Öte yandan, Meydanlar toplantı ve gösterilerin yapıldığı, ulusal törenlerin düzenlendiği yerler olup, kent merkezlerinde ve kent içi yolların kesiştiği yerlerde kurulmaktadır ve olayda dava konusu imar planı değişikliği ile çok küçük ve yetersiz olan Cumhuriyet alanının genişletilmek suretiyle ihtiyaca uygun hale getirileceği, kentin önemli iki yönetim merkezi olan Hükümet ve Belediye arasında yer alan ticari alanın kaldırılması ile idari merkezler arasındaki kopukluğun giderileceği, kent içi yolların kesiştiği bi alanın meydan olarak düzenlenmesi ile ulaşım sisteminde de rahatlama sağlanacağı anlaşılmaktadır.
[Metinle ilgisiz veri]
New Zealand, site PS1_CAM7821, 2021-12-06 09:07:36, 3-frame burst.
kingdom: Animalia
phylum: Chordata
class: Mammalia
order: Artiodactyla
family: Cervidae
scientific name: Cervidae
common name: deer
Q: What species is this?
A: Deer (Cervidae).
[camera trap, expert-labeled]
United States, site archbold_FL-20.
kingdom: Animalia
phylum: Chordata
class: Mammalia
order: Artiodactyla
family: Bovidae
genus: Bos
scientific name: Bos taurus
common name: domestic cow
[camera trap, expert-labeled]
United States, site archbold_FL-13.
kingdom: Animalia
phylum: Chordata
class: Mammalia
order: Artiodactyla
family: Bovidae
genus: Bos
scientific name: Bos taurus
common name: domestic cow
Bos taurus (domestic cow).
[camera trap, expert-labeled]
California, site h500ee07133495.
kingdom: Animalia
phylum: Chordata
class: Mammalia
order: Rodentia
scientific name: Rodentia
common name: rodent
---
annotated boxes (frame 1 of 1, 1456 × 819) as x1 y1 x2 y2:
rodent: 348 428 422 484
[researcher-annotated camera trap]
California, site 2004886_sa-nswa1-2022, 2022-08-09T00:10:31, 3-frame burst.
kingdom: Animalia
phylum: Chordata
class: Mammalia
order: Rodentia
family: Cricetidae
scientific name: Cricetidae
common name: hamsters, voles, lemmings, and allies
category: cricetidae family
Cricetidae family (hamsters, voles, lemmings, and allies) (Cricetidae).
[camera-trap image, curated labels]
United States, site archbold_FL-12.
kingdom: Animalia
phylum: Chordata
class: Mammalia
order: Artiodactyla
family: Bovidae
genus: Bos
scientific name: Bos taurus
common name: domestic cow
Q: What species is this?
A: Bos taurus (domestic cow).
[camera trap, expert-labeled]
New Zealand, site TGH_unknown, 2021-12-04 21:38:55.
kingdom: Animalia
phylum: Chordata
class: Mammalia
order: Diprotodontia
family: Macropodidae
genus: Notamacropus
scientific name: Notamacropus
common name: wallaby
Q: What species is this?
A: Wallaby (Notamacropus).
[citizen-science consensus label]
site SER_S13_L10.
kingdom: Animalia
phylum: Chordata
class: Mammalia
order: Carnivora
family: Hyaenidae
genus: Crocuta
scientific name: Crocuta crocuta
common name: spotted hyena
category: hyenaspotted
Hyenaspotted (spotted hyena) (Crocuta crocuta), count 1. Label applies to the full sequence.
Bilirkişi raporunda, meydanın bir trafik meydanı olarak öngörüldüğü, bu nedenle de sorunun kent ulaşım sisteminin bütünüyle ilgili olup, kentin sosyo-ekonomik yapısı, belde gelişimi ve araç sayısı dikkate alınarak yeni bir ulaşım planının yapılması gerektiği belirtilmekte ise de, plan değişikliği ile öngörülen meydanın tamamı ile bir trafik meydanı olmayıp, ulusal törenlerin düzenleneceği bir meydan olduğu, böyle bir plan değişikliği için de esasen kentin tüm planının yeniden düzenlenmesine gerek bulunmadığı açık olup, dava konusu plan değişikliği ile Cumhuriyet Meydanının genişletilmesinin kamu yararına, şehircilik ilkelerine ve planlama esaslarına uygun bir plan kararı olduğu sonucuna varıldığından aksi yöndeki Mahkeme kararında isabet görülmediğinden temyize konu İdare Mahkemesi kararının bozulmasına 2577 sayılı Yasanın 49.maddesinin 2.fıkrası uyarınca işin esasının incelenmesine geçilerek davanın imar planına yönelik bölümünün yukarıda belirtilen gerekçelerle reddine, davanın kamulaştırmaya yönelik bölümüne gelince, 1580 sayılı yasanın 15.maddesinin 31.fıkrası uyarınca beldenin sokak ve meydanlarını plan ve programa uygun olarak tanzim ve ıslah etmekle görevli belediyenin bu görevi yerine getirmek amacıyla imar planı uyarınca yaptığı kamulaştırma işleminde de mevzuata aykırılık bulunmadığından davanın bu bölümünde reddine karar verildi.